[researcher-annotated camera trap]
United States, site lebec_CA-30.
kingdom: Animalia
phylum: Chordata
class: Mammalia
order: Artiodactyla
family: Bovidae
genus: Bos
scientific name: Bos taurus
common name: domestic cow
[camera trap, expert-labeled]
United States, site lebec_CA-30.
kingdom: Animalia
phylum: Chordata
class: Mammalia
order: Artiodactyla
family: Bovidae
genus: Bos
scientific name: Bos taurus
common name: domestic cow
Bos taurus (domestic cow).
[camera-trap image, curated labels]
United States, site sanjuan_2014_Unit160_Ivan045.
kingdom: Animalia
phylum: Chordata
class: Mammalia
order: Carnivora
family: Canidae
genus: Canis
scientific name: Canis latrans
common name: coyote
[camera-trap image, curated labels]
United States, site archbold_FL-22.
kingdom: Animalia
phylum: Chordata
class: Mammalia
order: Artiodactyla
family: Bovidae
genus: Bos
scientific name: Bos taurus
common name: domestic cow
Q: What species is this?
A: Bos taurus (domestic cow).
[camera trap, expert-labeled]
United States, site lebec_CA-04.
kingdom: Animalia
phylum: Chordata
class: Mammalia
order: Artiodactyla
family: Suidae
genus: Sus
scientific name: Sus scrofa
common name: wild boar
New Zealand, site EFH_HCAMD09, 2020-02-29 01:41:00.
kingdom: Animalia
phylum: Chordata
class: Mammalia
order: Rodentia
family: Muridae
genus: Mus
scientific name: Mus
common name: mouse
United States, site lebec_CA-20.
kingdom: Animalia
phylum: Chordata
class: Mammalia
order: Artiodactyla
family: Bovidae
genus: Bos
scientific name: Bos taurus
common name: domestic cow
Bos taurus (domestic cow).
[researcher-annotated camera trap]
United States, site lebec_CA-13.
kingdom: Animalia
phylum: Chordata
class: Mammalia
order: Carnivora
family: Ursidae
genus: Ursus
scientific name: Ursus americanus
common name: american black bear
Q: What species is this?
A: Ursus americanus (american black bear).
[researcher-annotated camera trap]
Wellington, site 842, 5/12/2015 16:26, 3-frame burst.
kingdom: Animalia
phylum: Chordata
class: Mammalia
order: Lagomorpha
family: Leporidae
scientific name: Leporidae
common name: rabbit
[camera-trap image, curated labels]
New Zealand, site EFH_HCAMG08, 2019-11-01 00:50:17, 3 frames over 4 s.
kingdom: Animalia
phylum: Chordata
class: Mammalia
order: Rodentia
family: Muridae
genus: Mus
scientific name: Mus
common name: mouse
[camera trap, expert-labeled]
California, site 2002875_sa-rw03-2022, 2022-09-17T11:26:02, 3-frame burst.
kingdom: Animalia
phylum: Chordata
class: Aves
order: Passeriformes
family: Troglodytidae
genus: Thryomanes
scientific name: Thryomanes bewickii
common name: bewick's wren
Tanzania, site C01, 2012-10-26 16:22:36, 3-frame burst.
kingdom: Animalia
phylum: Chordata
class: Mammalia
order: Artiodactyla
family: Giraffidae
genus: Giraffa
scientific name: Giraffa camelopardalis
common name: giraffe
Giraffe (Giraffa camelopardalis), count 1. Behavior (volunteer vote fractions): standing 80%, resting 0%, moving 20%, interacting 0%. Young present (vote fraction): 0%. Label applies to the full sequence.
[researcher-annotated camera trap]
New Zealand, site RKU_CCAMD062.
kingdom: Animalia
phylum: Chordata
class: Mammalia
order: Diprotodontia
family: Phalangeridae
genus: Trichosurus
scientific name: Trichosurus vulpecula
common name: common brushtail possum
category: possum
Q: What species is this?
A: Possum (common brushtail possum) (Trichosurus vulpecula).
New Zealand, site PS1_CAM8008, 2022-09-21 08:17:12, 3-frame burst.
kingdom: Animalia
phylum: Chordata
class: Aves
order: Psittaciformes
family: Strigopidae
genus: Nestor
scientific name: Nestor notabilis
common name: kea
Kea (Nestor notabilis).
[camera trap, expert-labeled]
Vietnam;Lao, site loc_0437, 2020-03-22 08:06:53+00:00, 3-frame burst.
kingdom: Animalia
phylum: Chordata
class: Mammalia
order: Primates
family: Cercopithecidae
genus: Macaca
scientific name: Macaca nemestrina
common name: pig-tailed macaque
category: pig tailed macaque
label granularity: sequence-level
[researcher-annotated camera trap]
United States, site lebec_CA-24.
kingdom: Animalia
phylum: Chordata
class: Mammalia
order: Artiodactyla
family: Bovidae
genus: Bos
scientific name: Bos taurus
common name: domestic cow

----------------------------------------

What you have to do:
Your answer must consist of every line from the listing that holds the string "United".

Solution below:
United States, site lebec_CA-30.
United States, site lebec_CA-30.
United States, site sanjuan_2014_Unit160_Ivan045.
United States, site archbold_FL-22.
United States, site lebec_CA-04.
United States, site lebec_CA-20.
United States, site lebec_CA-13.
United States, site lebec_CA-24.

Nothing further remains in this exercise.